If you nurture or simply allow these groups to flourish (as the Lebanese have done), you bring about the worst of all worlds - evil from within and attacks from those trying to defeat the evil. Is this a picture of Europe in a few decades? Will Paris become Beirut and London a Gaza strip?
The evil is not Islam. The evil is in the minds of men who wish to kill, manipulate, and control. The underlying issue has found many forms, many idealogies, many countries - and we are all wired with the same potential for it. The irony of Jihad is that what should be a true struggle within one's own mind to defeat this internal evil has become the raw opposite and a public violent bloodlust.
The perfect storm to create WWIII may be only a few steps away - there are madmen with nuclear arms throughout the area (hello Iran & N. Korea). In Aldous Huxley's children's story The Crows of Pearblossom there is a great scene:
"This is serious," he said. "This is the sort of thing that somebody will have to do something about."

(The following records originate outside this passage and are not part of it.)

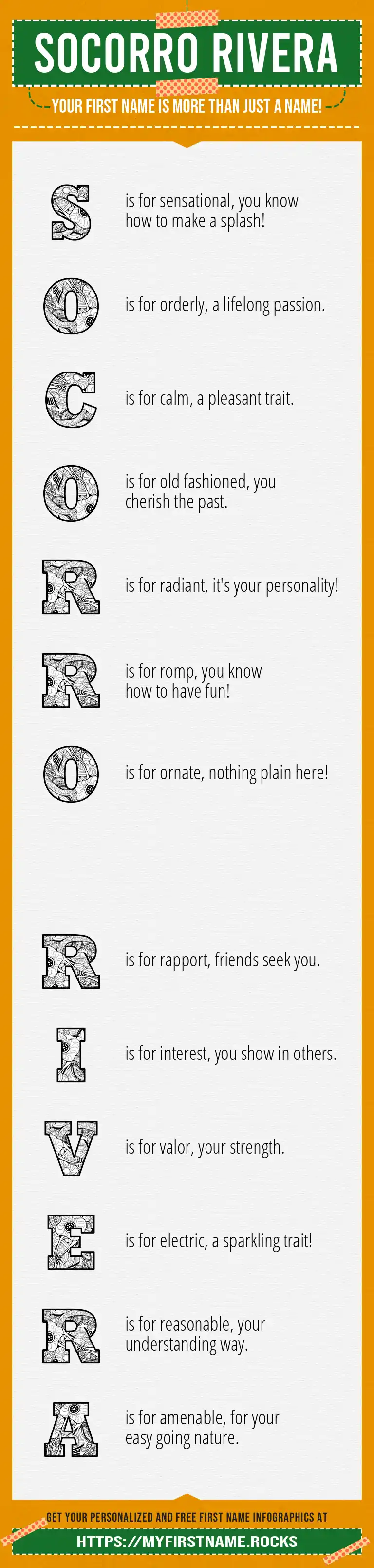 SOCORRO RIVERA

YOUR FIRST NAME IS MORE THAN JUST A NAME!

S is for sensational, you know how to make a splash!

O is for orderly, a lifelong passion.

C is for calm, a pleasant trait.

O is for old fashioned, you cherish the past.

R is for radiant, it's your personality!

R is for romp, you know how to have fun!

O is for ornate, nothing plain here!

R is for rapport, friends seek you.

I is for interest, you show in others.

V is for valor, your strength.

E is for electric, a sparkling trait!

R is for reasonable, your understanding way.

A is for amenable, for your easy going nature.

GET YOUR PERSONALIZED AND FREE FIRST NAME INFOGRAPHICS AT

HTTPS://MYFIRSTNAME.ROCKS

"Why don't you go down into the snake's hole and kill him?" asked Mrs. Crow.
"Somehow I don't feel that that's a very good idea," Mr. Crow answered. "Abraham, you're scared!" said Mrs. Crow.
"Scared?" repeated Mr. Crow. "I never said I was scared. All I said was that I didn't think your idea was a very good one...That's why I shall go and talk to my friend Owl. Owl's a thinker. His ideas are always good".

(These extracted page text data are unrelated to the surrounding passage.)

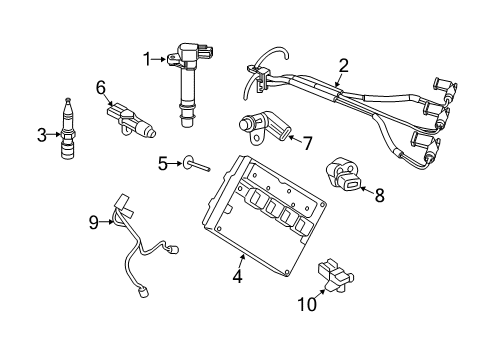 1
2
6
3
7
5
8
9
4
10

Well this is the sort of thing that somebody will have to do something about - and unfortunately in today's world we lack the visibility to those thinkers.
But I do have hope that they exist - and we need to collectively find ways to bring their voices out of the noise of rhetoric and political chatter.
The worst thing about fighting fanatics is that it makes one a fanatic - it can turns us into those we are fighting. We lose our ability to relate to the other, and we focus on what matters in the moment: our ability to destroy the other.
This is an unstable time - one feels like chaos is unleashing and the 21st century is yearning for blood. We as humans like to fight - we say we want peace but for many fighting is the greater urge. It is only after a major violent release that we sit back and wonder why.
Let's hope we can learn before, not later, and perhaps we can crawl out of the snake's hole alive and well.
-R
"...in the same way the Nazis brought firebombing upon their fellow citizens, and the Japanese brought nuclear bombs to their cities, so do modern day terrorists."
This is a load of crap. At what point is killing civilians OK? The whole point of claiming that terrorists are wrong is that they choose civilians as targets, in defiance even of Islamic law and the Koran and Hadith. Once you say that killing civilians is in any way merited by some situation of conflict, you might as well say that the terrorists are justified in seeking to take revenge (for whatever it was that pissed them off in the first place) by blowing up ordinary folks in the streets.
Arguments for 'collateral damage' are crap too. "Oops! We mashed innocents inadvertently," just doesn't wash.